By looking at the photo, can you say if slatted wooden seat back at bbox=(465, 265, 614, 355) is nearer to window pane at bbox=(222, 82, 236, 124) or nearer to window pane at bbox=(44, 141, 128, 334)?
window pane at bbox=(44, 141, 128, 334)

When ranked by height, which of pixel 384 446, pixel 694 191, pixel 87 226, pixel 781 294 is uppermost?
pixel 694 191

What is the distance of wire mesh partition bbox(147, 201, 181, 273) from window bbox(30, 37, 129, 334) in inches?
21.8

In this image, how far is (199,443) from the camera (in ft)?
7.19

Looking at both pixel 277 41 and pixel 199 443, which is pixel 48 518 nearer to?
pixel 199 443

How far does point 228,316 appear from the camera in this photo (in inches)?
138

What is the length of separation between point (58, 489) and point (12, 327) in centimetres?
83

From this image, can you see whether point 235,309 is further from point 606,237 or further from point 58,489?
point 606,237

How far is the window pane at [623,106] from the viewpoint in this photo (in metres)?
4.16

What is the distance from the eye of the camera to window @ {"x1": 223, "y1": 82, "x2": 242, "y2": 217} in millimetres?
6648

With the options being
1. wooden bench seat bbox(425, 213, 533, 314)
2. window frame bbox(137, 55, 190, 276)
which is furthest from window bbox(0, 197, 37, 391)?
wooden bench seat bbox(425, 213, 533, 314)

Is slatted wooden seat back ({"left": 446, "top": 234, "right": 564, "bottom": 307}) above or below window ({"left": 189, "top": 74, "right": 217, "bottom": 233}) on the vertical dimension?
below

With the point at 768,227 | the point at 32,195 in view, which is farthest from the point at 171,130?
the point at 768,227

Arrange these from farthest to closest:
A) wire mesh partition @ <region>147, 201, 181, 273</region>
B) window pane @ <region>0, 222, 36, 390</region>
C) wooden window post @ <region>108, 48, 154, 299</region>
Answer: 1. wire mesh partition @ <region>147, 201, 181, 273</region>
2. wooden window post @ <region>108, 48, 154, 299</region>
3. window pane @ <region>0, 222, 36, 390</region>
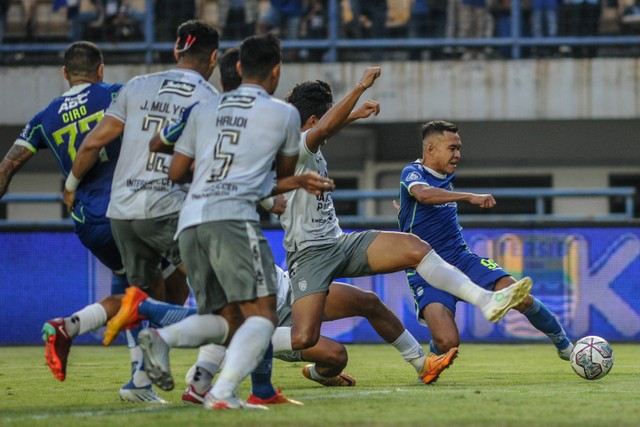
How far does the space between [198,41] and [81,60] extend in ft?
→ 3.25

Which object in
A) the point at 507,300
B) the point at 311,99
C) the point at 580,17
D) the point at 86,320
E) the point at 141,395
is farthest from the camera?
the point at 580,17

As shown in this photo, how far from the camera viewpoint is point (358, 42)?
19.4 m

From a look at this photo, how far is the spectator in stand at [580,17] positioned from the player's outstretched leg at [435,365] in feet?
37.7

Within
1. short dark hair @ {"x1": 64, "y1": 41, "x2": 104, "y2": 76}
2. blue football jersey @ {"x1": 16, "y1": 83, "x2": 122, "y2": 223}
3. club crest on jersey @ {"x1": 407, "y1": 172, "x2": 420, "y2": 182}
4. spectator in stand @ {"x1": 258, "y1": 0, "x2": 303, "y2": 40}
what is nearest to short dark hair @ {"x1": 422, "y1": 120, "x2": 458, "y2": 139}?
club crest on jersey @ {"x1": 407, "y1": 172, "x2": 420, "y2": 182}

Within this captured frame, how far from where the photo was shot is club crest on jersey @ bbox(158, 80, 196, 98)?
293 inches

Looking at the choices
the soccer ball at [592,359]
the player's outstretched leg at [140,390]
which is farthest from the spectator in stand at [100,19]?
the player's outstretched leg at [140,390]

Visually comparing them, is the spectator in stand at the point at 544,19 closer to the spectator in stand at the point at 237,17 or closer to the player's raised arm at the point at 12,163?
the spectator in stand at the point at 237,17

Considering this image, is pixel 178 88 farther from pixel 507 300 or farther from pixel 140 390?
pixel 507 300

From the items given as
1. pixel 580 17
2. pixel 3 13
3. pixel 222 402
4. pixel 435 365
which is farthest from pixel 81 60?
pixel 3 13

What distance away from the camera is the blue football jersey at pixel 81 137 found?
7.91m

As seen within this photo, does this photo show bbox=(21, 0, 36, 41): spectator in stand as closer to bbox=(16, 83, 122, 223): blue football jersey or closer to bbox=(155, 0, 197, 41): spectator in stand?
bbox=(155, 0, 197, 41): spectator in stand

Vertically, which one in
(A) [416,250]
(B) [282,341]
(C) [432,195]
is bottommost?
(B) [282,341]

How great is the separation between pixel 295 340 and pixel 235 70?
1962 mm

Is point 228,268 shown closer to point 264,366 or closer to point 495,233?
point 264,366
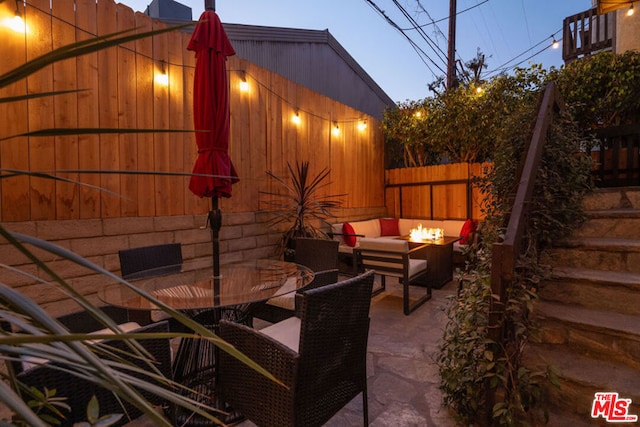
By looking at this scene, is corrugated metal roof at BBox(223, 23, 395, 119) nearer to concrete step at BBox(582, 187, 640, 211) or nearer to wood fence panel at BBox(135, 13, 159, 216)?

======

▸ **PROBLEM**: Arrange the lines from the one containing "Is point 228,268" through the end of the records, inclusive, as a Markdown table with the columns No. and Line, numbering each row. Skip blank lines and leave the pictures out.

▸ **OUTPUT BELOW**:
| No. | Line |
|---|---|
| 1 | Is point 228,268 shown closer to point 264,366 or closer to point 495,233? |
| 2 | point 264,366 |
| 3 | By looking at this scene, is corrugated metal roof at BBox(223, 23, 395, 119) nearer to concrete step at BBox(582, 187, 640, 211) or nearer to wood fence panel at BBox(135, 13, 159, 216)? |